→ **What is needed**
From the page on the women's 4 × 100 metres relay, write out everything from "- Venue: Fana" down to "on 20 July." word for word.

→ **Page**
▬▬▬▬▬▬▬▬▬▬

- Venue: Fana Stadion
- Location: Bergen, Norway
- Dates: 20 July
- Competitors: 45 from 13 nations
- Winning time: 42.92 CR, SB

Medalists
| gold medal | Nia Wedderburn-Goodison Kissiwaa Mensah Alyson Bell Success Eduan Faith Akinbileje Joy Eze | Great Britain |
| silver medal | Chloé Rabac Emma van Camp Fabienne Hoenke Soraya Becerra Iris Caligiuri | Switzerland |
| bronze medal | Viola John Holly Okuku Jolina Ernst Chelsea Kadiri | Germany |

= 2025 European Athletics U23 Championships – Women's 4 × 100 metres relay =

The women's 4 × 100 metres relay event at the 2025 European Athletics U23 Championships was held in Bergen, Norway, at Fana Stadion on 20 July.

== Records ==
Prior to the competition, the records were as follows:

| Record | Nation | Time (s) | Location | Date |
|---|---|---|---|---|
| European U23 record | East Germany (GDR) | 42.09 | Turin, Italy | 4 August 1979 |
| Championship U23 record | Great Britain (GBR) | 43.04 | Espoo, Finland | 15 July 2023 |

==Results==
=== Heats ===
First 3 in each heat (Q) and the next 2 fastest (q) advance to the final.

▬▬▬▬▬▬▬▬▬▬

→ **Dataset excerpt**
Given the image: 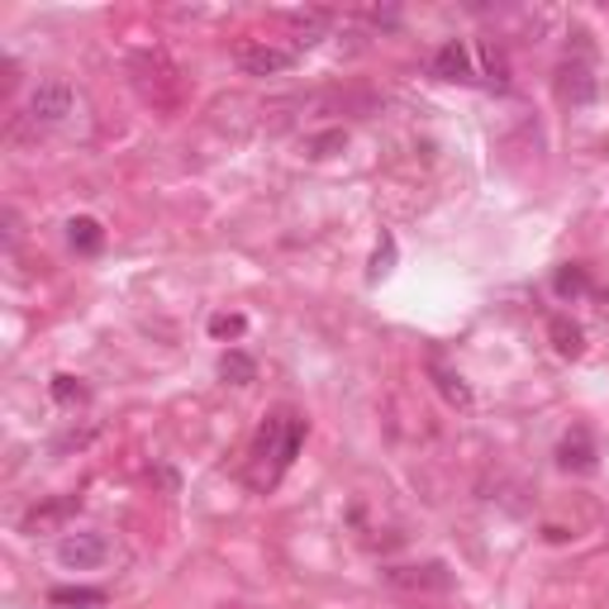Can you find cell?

▬▬▬▬▬▬▬▬▬▬

→ **Answer to this problem**
- Venue: Fana Stadion
- Location: Bergen, Norway
- Dates: 20 July
- Competitors: 45 from 13 nations
- Winning time: 42.92 CR, SB

Medalists
| gold medal | Nia Wedderburn-Goodison Kissiwaa Mensah Alyson Bell Success Eduan Faith Akinbileje Joy Eze | Great Britain |
| silver medal | Chloé Rabac Emma van Camp Fabienne Hoenke Soraya Becerra Iris Caligiuri | Switzerland |
| bronze medal | Viola John Holly Okuku Jolina Ernst Chelsea Kadiri | Germany |

= 2025 European Athletics U23 Championships – Women's 4 × 100 metres relay =

The women's 4 × 100 metres relay event at the 2025 European Athletics U23 Championships was held in Bergen, Norway, at Fana Stadion on 20 July.